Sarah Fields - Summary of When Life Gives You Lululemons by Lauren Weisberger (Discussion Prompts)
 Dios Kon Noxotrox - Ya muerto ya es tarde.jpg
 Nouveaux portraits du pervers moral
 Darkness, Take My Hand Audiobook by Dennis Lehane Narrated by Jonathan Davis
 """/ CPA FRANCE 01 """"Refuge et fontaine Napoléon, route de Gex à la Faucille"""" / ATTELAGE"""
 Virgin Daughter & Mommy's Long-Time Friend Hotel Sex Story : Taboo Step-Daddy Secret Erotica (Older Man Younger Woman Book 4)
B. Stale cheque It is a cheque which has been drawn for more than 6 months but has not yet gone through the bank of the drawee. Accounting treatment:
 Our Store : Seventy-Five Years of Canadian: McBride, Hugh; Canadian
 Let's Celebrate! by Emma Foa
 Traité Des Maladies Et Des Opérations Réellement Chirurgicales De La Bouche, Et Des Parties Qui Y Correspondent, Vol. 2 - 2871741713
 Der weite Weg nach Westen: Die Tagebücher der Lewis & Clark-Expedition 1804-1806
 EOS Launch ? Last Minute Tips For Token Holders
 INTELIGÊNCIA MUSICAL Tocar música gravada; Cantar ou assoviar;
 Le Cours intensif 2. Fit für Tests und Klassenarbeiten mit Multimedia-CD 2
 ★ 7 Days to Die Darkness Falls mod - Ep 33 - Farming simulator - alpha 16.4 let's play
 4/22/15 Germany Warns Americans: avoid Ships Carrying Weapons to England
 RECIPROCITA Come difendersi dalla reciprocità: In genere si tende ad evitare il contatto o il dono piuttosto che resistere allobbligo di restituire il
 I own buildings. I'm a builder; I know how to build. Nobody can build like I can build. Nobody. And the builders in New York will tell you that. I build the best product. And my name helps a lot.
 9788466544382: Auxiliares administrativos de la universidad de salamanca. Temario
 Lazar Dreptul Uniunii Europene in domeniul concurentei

#### [What this task involves]
Print the entries exactly.

#### [Answer for this exercise]
Sarah Fields - Summary of When Life Gives You Lululemons by Lauren Weisberger (Discussion Prompts)
 Dios Kon Noxotrox - Ya muerto ya es tarde.jpg
 Nouveaux portraits du pervers moral
 Darkness, Take My Hand Audiobook by Dennis Lehane Narrated by Jonathan Davis
 """/ CPA FRANCE 01 """"Refuge et fontaine Napoléon, route de Gex à la Faucille"""" / ATTELAGE"""
 Virgin Daughter & Mommy's Long-Time Friend Hotel Sex Story : Taboo Step-Daddy Secret Erotica (Older Man Younger Woman Book 4)
B. Stale cheque It is a cheque which has been drawn for more than 6 months but has not yet gone through the bank of the drawee. Accounting treatment:
 Our Store : Seventy-Five Years of Canadian: McBride, Hugh; Canadian
 Let's Celebrate! by Emma Foa
 Traité Des Maladies Et Des Opérations Réellement Chirurgicales De La Bouche, Et Des Parties Qui Y Correspondent, Vol. 2 - 2871741713
 Der weite Weg nach Westen: Die Tagebücher der Lewis & Clark-Expedition 1804-1806
 EOS Launch ? Last Minute Tips For Token Holders
 INTELIGÊNCIA MUSICAL Tocar música gravada; Cantar ou assoviar;
 Le Cours intensif 2. Fit für Tests und Klassenarbeiten mit Multimedia-CD 2
 ★ 7 Days to Die Darkness Falls mod - Ep 33 - Farming simulator - alpha 16.4 let's play
 4/22/15 Germany Warns Americans: avoid Ships Carrying Weapons to England
 RECIPROCITA Come difendersi dalla reciprocità: In genere si tende ad evitare il contatto o il dono piuttosto che resistere allobbligo di restituire il
 I own buildings. I'm a builder; I know how to build. Nobody can build like I can build. Nobody. And the builders in New York will tell you that. I build the best product. And my name helps a lot.
 9788466544382: Auxiliares administrativos de la universidad de salamanca. Temario
 Lazar Dreptul Uniunii Europene in domeniul concurentei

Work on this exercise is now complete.